A coordenadora de enfermagem do Cisam, Benita Spinelli disse que a criança está acompanhada da avó e de uma assistente social que veio do Espírito Santo, e passou uma avaliação multiprofissional que deve analisar a necessidade de retirar os últimos vestígios do feto por meio de uma curetagem.

“Quando ocorre a indução do aborto pela medicação, às vezes não sai completo; se isso ocorrer, ela deve ser submetida à curetagem ainda hoje. Se tudo seguir bem, ela deve ter alta amanhã”, afirmou Spinelli ao Portal Uol. A garota passou pelo procedimento no Recife após o Hospital Universitário Cassiano Antônio Moraes, em Vitória, se negar a realizar o aborto, mesmo com autorização judicial.

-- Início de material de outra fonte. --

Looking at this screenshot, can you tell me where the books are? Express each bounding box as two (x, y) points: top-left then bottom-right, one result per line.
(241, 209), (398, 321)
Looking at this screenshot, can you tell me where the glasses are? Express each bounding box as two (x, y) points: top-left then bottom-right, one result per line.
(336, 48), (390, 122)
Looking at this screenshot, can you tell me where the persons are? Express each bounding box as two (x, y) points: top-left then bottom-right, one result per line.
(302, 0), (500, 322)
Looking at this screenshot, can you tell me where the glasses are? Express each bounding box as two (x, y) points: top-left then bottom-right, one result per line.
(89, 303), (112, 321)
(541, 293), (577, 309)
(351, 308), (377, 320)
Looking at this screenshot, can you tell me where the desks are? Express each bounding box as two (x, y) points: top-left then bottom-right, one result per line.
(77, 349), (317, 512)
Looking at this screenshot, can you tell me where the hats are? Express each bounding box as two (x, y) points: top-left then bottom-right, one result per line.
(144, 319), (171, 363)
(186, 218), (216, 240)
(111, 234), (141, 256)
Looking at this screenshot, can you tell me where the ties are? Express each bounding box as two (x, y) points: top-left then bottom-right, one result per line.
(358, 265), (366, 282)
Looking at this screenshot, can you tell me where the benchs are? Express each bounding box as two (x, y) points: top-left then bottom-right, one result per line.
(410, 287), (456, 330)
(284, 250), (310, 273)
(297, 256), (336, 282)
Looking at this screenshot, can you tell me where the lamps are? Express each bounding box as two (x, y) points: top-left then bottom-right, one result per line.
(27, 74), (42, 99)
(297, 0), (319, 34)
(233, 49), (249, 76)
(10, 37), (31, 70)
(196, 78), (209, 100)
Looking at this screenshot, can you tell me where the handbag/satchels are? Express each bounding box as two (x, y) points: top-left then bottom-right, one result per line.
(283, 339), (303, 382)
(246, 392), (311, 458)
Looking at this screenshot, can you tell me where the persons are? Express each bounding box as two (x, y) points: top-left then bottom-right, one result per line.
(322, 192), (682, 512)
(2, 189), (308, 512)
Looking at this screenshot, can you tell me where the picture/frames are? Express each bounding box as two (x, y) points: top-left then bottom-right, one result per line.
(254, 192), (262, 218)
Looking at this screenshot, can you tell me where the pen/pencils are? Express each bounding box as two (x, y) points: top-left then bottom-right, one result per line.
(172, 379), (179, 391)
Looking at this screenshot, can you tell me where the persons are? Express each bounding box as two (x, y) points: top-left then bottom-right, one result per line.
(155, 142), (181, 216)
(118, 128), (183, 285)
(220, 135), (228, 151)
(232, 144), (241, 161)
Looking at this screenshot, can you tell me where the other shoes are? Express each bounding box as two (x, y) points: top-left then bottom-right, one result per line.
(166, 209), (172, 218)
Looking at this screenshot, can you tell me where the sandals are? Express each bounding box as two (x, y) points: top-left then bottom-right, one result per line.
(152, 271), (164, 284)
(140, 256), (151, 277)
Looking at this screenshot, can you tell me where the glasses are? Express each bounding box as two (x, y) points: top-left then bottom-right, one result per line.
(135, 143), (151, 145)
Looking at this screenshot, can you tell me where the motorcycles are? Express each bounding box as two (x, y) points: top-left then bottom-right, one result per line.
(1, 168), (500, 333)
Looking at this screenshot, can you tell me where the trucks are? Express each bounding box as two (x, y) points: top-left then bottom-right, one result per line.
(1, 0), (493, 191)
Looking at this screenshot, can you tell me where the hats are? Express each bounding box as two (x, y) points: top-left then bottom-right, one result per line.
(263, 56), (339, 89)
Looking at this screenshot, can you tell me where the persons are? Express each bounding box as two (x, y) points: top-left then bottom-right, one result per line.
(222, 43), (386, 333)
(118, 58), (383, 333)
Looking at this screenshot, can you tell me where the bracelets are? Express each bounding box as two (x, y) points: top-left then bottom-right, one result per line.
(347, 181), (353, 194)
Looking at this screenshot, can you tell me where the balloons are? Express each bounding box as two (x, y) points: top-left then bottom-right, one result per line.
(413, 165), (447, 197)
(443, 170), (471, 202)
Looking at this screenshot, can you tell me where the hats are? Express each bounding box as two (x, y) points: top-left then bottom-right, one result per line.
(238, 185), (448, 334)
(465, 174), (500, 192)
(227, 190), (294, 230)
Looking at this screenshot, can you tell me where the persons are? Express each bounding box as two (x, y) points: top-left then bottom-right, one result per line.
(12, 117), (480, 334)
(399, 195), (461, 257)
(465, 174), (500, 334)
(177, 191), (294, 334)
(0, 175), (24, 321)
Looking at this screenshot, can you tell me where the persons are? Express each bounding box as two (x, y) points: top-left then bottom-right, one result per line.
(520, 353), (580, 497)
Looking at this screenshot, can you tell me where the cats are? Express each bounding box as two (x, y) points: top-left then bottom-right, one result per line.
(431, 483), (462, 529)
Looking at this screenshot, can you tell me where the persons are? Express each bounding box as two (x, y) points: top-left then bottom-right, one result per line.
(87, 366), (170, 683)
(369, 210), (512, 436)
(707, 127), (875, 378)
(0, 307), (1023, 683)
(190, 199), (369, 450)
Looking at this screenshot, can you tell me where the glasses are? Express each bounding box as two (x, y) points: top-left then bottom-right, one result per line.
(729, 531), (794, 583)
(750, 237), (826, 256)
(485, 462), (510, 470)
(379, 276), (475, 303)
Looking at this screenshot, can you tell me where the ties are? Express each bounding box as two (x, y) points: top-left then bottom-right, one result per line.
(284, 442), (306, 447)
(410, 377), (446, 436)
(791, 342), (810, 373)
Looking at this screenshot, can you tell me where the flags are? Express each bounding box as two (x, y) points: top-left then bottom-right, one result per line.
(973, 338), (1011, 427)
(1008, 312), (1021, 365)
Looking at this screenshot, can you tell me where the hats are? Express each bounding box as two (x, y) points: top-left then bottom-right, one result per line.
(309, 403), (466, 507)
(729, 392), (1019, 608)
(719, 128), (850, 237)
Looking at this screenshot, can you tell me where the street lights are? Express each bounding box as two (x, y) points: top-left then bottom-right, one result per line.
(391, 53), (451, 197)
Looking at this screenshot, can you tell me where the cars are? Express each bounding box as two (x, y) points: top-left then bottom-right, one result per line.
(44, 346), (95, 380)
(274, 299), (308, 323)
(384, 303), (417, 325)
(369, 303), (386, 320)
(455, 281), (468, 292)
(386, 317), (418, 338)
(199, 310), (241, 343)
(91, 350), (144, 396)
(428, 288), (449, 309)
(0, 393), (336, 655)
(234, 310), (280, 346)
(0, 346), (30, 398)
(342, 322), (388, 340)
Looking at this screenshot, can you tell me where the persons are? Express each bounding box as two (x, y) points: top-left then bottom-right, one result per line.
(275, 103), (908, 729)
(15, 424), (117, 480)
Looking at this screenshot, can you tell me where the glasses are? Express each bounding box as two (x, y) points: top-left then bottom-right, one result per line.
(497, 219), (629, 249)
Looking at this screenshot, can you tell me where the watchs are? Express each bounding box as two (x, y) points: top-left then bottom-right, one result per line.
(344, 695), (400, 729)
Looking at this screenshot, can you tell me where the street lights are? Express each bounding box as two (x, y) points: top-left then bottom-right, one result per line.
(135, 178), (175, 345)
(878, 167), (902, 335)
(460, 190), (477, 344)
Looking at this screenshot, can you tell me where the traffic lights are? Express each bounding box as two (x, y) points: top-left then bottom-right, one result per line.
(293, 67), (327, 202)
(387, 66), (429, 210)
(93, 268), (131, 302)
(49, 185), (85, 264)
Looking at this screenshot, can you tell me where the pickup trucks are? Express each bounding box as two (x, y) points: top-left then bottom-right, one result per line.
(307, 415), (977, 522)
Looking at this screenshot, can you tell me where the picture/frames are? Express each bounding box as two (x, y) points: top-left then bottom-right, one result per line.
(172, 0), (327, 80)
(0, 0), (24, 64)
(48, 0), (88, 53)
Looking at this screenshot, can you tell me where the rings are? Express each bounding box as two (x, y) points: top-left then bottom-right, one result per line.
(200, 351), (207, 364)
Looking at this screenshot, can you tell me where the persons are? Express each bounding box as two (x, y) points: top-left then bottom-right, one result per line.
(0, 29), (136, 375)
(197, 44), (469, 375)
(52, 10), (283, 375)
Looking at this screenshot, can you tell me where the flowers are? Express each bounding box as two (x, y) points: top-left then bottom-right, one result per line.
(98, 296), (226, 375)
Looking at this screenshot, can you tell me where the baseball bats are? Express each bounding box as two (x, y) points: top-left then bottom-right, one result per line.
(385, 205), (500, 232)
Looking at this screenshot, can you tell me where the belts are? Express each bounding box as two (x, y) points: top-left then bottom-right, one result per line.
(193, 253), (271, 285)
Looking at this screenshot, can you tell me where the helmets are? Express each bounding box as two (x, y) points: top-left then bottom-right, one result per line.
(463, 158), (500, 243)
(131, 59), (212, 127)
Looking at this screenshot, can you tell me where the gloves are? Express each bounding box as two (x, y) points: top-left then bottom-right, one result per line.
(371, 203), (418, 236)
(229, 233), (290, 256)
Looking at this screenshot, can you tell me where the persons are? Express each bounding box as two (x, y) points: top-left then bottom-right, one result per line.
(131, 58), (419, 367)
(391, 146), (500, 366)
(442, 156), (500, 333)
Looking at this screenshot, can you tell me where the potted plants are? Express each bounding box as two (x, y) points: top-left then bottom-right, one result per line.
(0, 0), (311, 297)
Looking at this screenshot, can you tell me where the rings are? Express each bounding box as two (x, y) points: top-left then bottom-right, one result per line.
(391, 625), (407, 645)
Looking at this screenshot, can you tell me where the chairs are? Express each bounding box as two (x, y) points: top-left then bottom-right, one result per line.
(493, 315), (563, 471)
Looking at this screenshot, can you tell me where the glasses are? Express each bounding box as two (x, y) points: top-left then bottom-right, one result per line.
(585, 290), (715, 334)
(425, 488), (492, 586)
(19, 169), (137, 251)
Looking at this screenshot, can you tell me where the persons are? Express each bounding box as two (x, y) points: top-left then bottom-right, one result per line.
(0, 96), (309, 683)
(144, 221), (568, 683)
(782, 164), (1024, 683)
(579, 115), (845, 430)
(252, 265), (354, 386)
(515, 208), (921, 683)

Spinelli conta que o processo de aborto demora horas e que tudo está correndo como esperado. “Para se fazer esse procedimento, existe uma sequência. Assim que ela chegou, foi feita a indução, mas isso leva algumas umas horas. Ela já expulsou, na verdade, e agora está sendo atendida por essa equipe multiprofissional.”

Sobre protestos realizados por um grupo na noite de domingo (16/8) contra o aborto, na porta da unidade, ela classificou como “balbúrdia” e disse que a equipe tentou blindar para não ouvirem o que era dito do lado de fora da instituição.

“Uma coisa completamente contraditória; pessoas fazendo esse tipo de atividade na porta de um hospital, que é um local que requer silêncio, tranquilidade, ainda mais por ser uma criança de 10 anos, que há quatro anos era estuprada, que teve de sair para outro estado para ter seu direito garantido”, disse a coordenadora.